At the Hillary House National Historic Site, I call them scribbles on the wall; dated signatures, messages or notes left behind. I like scribbles on the wall. I like them a lot. Maybe just because they are black and white proof of one’s visit. “I was here,” the most common I have seen. It makes me smile, because “so was I.”
I left such scribbles on the wall myself in some places around the world. They are probably erased or painted over by now; that was like thirty five, twenty five or ten years ago. Some probably faded away with time; or rain washed them away. I stopped leaving them. I guess I started to read them more. I photograph them now. In high traffic tourist places the walls fill up every day. They change every hour. I must admit that sometimes I do try to find someone I know. No such luck just yet. I will let you know.

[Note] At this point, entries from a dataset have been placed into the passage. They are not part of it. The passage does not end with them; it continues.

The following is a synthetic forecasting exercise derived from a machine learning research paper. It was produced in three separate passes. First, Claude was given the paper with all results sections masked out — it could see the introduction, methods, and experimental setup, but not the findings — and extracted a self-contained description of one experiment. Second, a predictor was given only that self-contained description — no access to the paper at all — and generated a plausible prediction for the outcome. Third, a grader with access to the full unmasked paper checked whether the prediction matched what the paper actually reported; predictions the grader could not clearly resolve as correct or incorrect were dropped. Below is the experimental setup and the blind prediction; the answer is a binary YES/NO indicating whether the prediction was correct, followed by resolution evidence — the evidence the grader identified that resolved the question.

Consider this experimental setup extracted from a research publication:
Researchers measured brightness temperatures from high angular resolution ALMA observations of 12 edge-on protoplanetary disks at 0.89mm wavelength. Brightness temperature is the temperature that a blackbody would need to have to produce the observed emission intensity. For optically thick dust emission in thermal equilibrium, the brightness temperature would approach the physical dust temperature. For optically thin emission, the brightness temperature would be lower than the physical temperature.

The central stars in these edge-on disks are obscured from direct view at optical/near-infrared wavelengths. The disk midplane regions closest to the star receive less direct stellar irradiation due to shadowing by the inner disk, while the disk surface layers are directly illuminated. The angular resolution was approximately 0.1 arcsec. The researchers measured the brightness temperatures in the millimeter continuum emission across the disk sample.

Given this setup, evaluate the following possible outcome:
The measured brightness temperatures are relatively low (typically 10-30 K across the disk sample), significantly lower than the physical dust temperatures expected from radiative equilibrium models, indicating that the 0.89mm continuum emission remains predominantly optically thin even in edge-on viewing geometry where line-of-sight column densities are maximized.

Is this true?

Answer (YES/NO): NO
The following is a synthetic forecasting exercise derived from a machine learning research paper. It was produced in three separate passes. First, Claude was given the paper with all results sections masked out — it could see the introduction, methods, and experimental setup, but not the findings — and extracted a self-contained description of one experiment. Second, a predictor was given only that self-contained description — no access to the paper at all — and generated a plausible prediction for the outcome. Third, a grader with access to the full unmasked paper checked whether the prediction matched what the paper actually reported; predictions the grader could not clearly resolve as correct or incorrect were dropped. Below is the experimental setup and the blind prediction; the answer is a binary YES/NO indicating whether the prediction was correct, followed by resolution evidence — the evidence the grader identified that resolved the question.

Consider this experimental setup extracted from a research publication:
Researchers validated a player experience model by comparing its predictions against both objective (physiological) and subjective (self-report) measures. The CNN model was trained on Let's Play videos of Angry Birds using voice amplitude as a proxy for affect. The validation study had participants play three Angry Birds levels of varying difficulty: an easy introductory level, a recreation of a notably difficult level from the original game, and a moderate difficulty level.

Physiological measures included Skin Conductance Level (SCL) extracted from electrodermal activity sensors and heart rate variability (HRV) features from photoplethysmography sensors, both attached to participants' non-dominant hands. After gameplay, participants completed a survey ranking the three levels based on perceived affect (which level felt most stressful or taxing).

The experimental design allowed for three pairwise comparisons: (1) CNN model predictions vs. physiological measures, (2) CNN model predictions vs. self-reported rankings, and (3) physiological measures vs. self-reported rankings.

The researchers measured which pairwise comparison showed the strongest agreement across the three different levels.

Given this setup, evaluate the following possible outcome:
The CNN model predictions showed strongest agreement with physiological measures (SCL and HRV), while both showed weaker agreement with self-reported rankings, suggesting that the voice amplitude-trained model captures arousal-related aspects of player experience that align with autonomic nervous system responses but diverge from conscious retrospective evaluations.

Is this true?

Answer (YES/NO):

Last Saturday after the doubles tennis match at Hillary House National Historic Site I wandered away. I found myself again, as I have done in the past, looking at the Hillary House wall filled with signatures and dates, and unrecognizable notes, where at the same time guests were coming in and out of the house. Nothing has changed on that wall, at least I don’t think I saw anything new. No new names and no new dates, no new messages. I thought something is missing, a pencil perhaps.
I have never been back to look at my scribbles left behind. If you ever scribbled on a wall somewhere out there, did you ever go back and look for your notes; to check if they were still there? Did you ever find someone you know?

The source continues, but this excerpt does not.